Government in Overdrive

The targeted killings of the minorities in Kashmir have sent government in an overdrive mode. In a major crackdown recently, more than 900 over-ground workers (OGWs) of Lashkar-e-Taiba (LeT), Jaish-e-Mohammed (JeM), Al-Badr and The Resistance Front (TRF) were taken under detention in Kashmir. All of them were picked up by Jammu and Kashmir Police, as per a CNN-News18 report.

Sources told News18 that these 900 persons are now under detention with the NIA and J&K police. The list of their names was given by different agencies. This crackdown, sources, added, is different from the investigations in target killings. The crackdown was important because agencies want to understand the support structure to terror groups across border, they said.

This comes after a spate of militant attacks on minority civilians in Kashmir, and sources are claiming this to be the biggest ever crackdown in the Valley. Sources further said that all the detainees are under joint interrogation of different investigating agencies, which are trying to understand and correlate the working model behind the targeted killings of minorities.
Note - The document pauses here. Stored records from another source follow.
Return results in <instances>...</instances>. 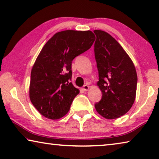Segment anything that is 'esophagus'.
Wrapping results in <instances>:
<instances>
[{
  "instance_id": "obj_1",
  "label": "esophagus",
  "mask_w": 159,
  "mask_h": 159,
  "mask_svg": "<svg viewBox=\"0 0 159 159\" xmlns=\"http://www.w3.org/2000/svg\"><path fill=\"white\" fill-rule=\"evenodd\" d=\"M83 89H84L85 91H88V90L89 89V86H88V85H84V87H83Z\"/></svg>"
}]
</instances>
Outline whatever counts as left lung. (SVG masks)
I'll return each instance as SVG.
<instances>
[{
    "mask_svg": "<svg viewBox=\"0 0 159 159\" xmlns=\"http://www.w3.org/2000/svg\"><path fill=\"white\" fill-rule=\"evenodd\" d=\"M95 58L98 70L97 83L102 98L95 104L97 112L107 119L125 114L136 98L137 73L134 63L114 38L95 30Z\"/></svg>",
    "mask_w": 159,
    "mask_h": 159,
    "instance_id": "8db88e82",
    "label": "left lung"
}]
</instances>
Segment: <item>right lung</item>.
Here are the masks:
<instances>
[{"instance_id": "1", "label": "right lung", "mask_w": 159, "mask_h": 159, "mask_svg": "<svg viewBox=\"0 0 159 159\" xmlns=\"http://www.w3.org/2000/svg\"><path fill=\"white\" fill-rule=\"evenodd\" d=\"M91 30H67L53 35L38 56L30 73V99L42 116L58 119L68 112L79 90L71 81L72 61L91 48Z\"/></svg>"}]
</instances>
Even though the attacks have been condemned by political parties, the condemnations are unlikely to soothe the fears of minorities, especially Kashmiri Pandits whose return to Kashmir was one of the main unfulfilled agenda of the central government. The targeted killings have heightened the sense of anxiety and fear among the minority community who seem to have turned into primary targets of militants as illustrated by the twin killings in Srinagar. The government alone cannot soothe the wounds of the minorities in Kashmir; the majority Muslim community has to step up its effort in this regard. A social movement within the majority Muslim community of Kashmir must emerge to display courage and empathy with the unfortunate members of their society. They cannot be seen to be resigning themselves to the situation and succumbing to the diktat of terrorists and separatists. Political parties must set aside differences and the Army must make use of its outreach network. Kashmir cannot be surrendered to the will of murderers and terrorists.